El Señor nos ha hecho un pueblo especial para que podamos cumplir con una misión especial. Isaías 43.21 dice: “Este pueblo he creado para mí; mis alabanzas publicará”. Una parte integral de la adoración al Señor es proclamar su grandeza.
Alabar a nuestro Padre celestial es aplaudirlo por ser Él quién es, y por lo que ha hecho. Esto implica la liberación de nuestras emociones para expresar la adoración abierta y confiada al Señor. Cuando alguien ama a otra persona, la respuesta más natural es elogiarla. De la misma manera, quienes aman a Cristo descubren que la alabanza viene con facilidad a sus labios.

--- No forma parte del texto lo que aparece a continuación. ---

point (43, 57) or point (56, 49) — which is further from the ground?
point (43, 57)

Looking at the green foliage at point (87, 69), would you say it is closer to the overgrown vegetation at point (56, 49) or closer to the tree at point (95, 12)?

Alabar al Señor es bueno para nosotros. En nuestra sociedad egoísta, las personas están interesadas básicamente en satisfacer sus necesidades. Por desgracia, esta misma actitud se ha infiltrado en algunas iglesias. Pero Dios no quiere que vengamos a la iglesia pensando solo en nosotros. La alabanza levanta nuestros ojos a Cristo, y llena nuestro corazón con la satisfacción que no tenemos cuando nos centramos exclusivamente en nuestros problemas y necesidades.
Aunque la alabanza y la adoración están asociadas, por lo general, con los servicios de la iglesia, ellas deben caracterizarnos en dondequiera que estemos. Algunas de las experiencias más íntimas y preciosas de la adoración pueden ocurrir en los momentos pasados a solas con Dios.
Si usted se da cuenta de que su alabanza carece de vitalidad, exprese su deseo sincero al Señor de aprender a alabarle con todo el corazón. Enfocarse en la adoración es la clave. Recuerde las maneras en que Dios ha cuidado de usted, y dígale lo grande que es Él.